Top of Source passage

COVID-19 Impact Most Severe Now, Potential for Recovery Starting to Emerge
ACT Research is cautiously optimistic that there is an end in sight economically
According to ACT Research’s recently released Transportation Digest, the COVID-19 pandemic is having its most severe impact on North American, and global, economic activity right now. The report noted that the extent of the shock was a near total surprise to businesses and forecasters in the month of March, but by early April, the broad outlines of the plunge in activity and the potential for a second half recovery started to emerge.
“The short-term path for the economy, for freight, and for the heavy-duty market is pretty clear,” said Kenny Vieth, ACT’s President and Senior Analyst. He added, “Counter-measures, notably shelter-in-place quarantining, were deployed to ‘flatten the curve’ of contagion, but they have had a directly negative impact on payrolls and productivity.”

Bottom of Source passage
Top of Exercise data

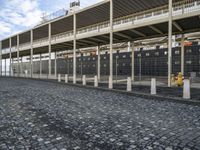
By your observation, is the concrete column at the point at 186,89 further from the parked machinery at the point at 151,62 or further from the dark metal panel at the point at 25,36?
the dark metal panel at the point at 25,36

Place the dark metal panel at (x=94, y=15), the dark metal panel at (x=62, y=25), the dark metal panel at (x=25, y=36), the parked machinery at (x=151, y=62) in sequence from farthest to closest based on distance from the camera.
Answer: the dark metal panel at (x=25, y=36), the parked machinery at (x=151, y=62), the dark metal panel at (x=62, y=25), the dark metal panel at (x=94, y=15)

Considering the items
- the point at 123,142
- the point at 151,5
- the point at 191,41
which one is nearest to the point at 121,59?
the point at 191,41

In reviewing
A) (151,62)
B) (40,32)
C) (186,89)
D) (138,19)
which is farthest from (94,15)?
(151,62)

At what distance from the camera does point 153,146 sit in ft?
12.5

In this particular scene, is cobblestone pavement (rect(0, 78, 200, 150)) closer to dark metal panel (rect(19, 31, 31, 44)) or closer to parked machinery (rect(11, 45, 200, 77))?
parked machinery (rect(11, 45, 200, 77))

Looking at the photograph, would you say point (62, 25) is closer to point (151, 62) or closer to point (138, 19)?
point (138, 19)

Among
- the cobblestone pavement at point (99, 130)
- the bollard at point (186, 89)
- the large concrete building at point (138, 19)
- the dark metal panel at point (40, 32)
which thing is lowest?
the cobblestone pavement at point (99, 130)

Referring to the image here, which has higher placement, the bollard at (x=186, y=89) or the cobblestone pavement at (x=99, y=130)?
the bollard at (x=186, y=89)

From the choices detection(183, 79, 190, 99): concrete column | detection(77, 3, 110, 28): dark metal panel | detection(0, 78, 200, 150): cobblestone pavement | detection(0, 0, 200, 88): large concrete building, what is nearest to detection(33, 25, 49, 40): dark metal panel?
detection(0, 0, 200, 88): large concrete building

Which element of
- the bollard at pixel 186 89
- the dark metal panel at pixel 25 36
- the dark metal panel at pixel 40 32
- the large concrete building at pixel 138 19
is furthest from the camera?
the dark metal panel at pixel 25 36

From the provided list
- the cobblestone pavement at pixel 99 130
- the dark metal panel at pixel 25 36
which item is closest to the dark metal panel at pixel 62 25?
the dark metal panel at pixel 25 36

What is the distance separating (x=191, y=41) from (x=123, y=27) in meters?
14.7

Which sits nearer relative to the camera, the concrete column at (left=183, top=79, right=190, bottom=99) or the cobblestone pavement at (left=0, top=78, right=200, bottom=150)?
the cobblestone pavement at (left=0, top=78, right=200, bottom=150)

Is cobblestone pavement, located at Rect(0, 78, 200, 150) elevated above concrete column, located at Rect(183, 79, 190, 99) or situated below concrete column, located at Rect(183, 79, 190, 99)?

Bottom of Exercise data

About this exercise — Carry on the article about COVID-19's economic impact on freight and trucking, beginning right after its final sentence.

Answer for the task —
Vieth continued, “Freight initially had an uptick, with supply chains scrambling to respond to surging final demand as safety stocks of consumer staples, medical supplies, and work-from-home technologies were accumulated.” He further explained, “In April, depressed activity in manufacturing, construction, and retail, particularly brick-and-mortar stores, was taking hold, with the slowdown that hit freight in April expected to continue into June.”
Vieth is, however, cautiously optimistic, that there is an end in sight economically, “Our best guess is that the third quarter of this year will mark a transition, with a gradual and slow recovery commencing late in that quarter or in the fourth, followed by a pickup in momentum into 2021.”